20 February 2019
By Nigel Longley
Here Nigel continues his story from yesterday about Frankfurt Germania and the club’s 150th anniversary, which is going to be celebrated with a row-past at Henley Royal Regatta during the tea interval on Saturday, 6 July.
In the year 2000, I, then a Committee Member and Honorary Secretary of Frankfurt Germania, attended Henley Royal Regatta. I spent some time in Stewards’ Enclosure as a guest of some friends from London Rowing Club. The LRC members promptly enquired as to why I had never rowed at the regatta. I, a 38-year expat Brit, had played a bit of rugby back in my prime, but I had only discovered rowing at the ripe old age of 33 – after two serious rugby injuries led me to pack in the sport of my youth. At the time, the thought of me actually rowing at Henley seemed preposterous! Nevertheless, the seed was sown and upon return to Frankfurt following the regatta, I spoke to the then Germania Head Coach Rüdiger Hauffe about the possibility of getting a crew together to enable us to enter the 2001 Thames Challenge Cup for eights – a cup open to club crews only. Upon studying the regatta programme from 2000, a close look at the times taken by Thames crews over the 2,112m – against the stream – persuaded Hauffe that he would be able to prepare a crew that could compete. I insisted that the crew should be in a position to compete with honour, as I would not countenance a situation which would mean any embarrassment to Frankfurt Germania, especially at such a prestigious event as Henley Royal Regatta.
Subsequently, a club-eight was formed – consisting of a 21-year-old stroke, a couple of 22-25-year-olds, four 30-35-year-olds, an inexperienced female cox, who was 6 kg over the minimum weight…and a 38-year-old Brit at the three-seat!
After successes at several regional German regattas during the early 2001 season, Frankfurt Germania was ready to enter The Thames Challenge Cup.

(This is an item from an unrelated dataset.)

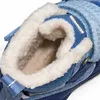 A close-up view of the inside of a blue winter boot with white fluffy lining. Produktbild-Vorschau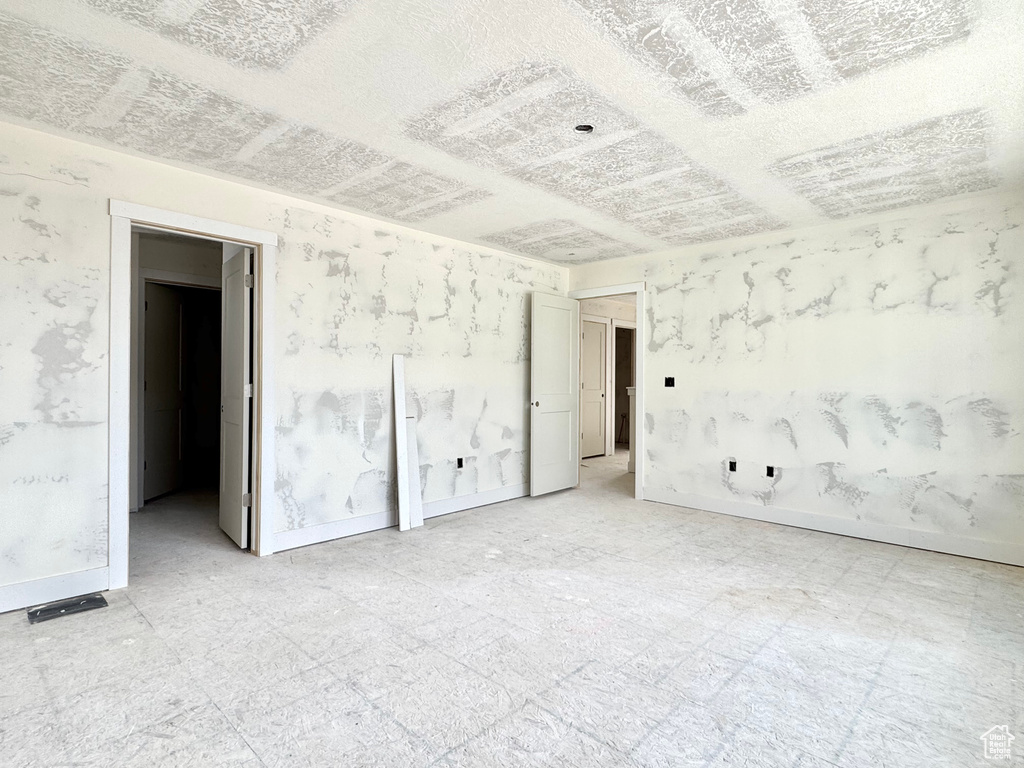 Unfurnished bedroom featuring baseboards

The challenge was to avoid having to compete in the qualifying races with all the associated logistical problems involving early travel from Germany. Help was recruited from a senior Frankfurt-based British diplomat, who used to row for Germania. A carefully-crafted letter in perfect English setting out the achievements of the crew was sent on a Germania letter-head paper to the Chairman of Henley Royal Regatta. An excited early evening was spent refreshing the regatta’s website with details of those crews who needed to qualify. “Frankfurter Rudergesellschaft Germania 1869 e.V.” was nowhere to be found! The Stewards had decided to “select” the German crew; in the programme the name was in italics – a great honour.

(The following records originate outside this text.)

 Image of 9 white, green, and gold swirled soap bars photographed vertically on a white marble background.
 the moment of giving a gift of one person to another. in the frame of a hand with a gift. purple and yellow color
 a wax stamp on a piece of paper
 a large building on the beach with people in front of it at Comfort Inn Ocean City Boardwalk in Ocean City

Towing a trailer along the country lanes on the “wrong” side of the road behind the German club van was an experience in itself. Having safely arrived in Henley-on-Thames, the crew attended the “Draw” in the Town Hall and were very impressed by the associated tradition, custom and pageantry. It suddenly became very clear that we were rapidly approaching the sharp end of “Henley”. If the crew was not already nervous enough, the heart rate went through the roof on Wednesday when, sitting at the start, the Chairman of Henley Royal Regatta, Mike Sweeney, himself, awarded a false start to Frankfurter Rudergesellschaft Germania – henceforth “Frankfurter” – for being late at the start. In all the preparation and studying of the “Traffic Rules and Training Times” and other regulations, the need to be at station 2 minutes before the published start time – without a specific invitation from the umpire had been overlooked. In spite of being warned several times for bad steering, Frankfurter triumphed over a local opponent, Maidenhead Rowing Club. Thursday’s win against Reading Rowing Club was achieved without a false start but with a heart- and boat-stopping crab in front of the Grandstand! Friday’s opponents, London Rowing Club “A”, were the Friday (quarter-final) opponents and history repeated itself 121 years later with LRC coming out on top in direct competition.

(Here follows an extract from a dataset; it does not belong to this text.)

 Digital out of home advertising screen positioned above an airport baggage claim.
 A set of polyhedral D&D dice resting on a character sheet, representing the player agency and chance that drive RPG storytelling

In 2014, the club eight made Germania history by winning The Thames Challenge Cup – the first time Germania had won at Henley – beating a very determined Sport Imperial by a canvas in the final. To honour this occasion, a group of very impressed Germania old boys decided to have “Henley-style” blazers made for the victorious crew by the local Henley tailor Collier & Robinson – a new tradition that has resulted in some 40 blazers now having been donated to successful Germania oars-women/-men and scullers over the past five years.
During the 2019 Henley Royal Regatta, a large group of Germania members will be maintaining the international rowing blazer tradition and proudly wearing their colours.
We do hope fellow rowers will approach our – mainly German – members while visiting 2019 Henley, and we are very much looking forward to new experiences and making new friends from across the globe at this quintessentially English event.
Note: This article was updated on 4 March 2019 to reflect a comment from Peter Gallagher.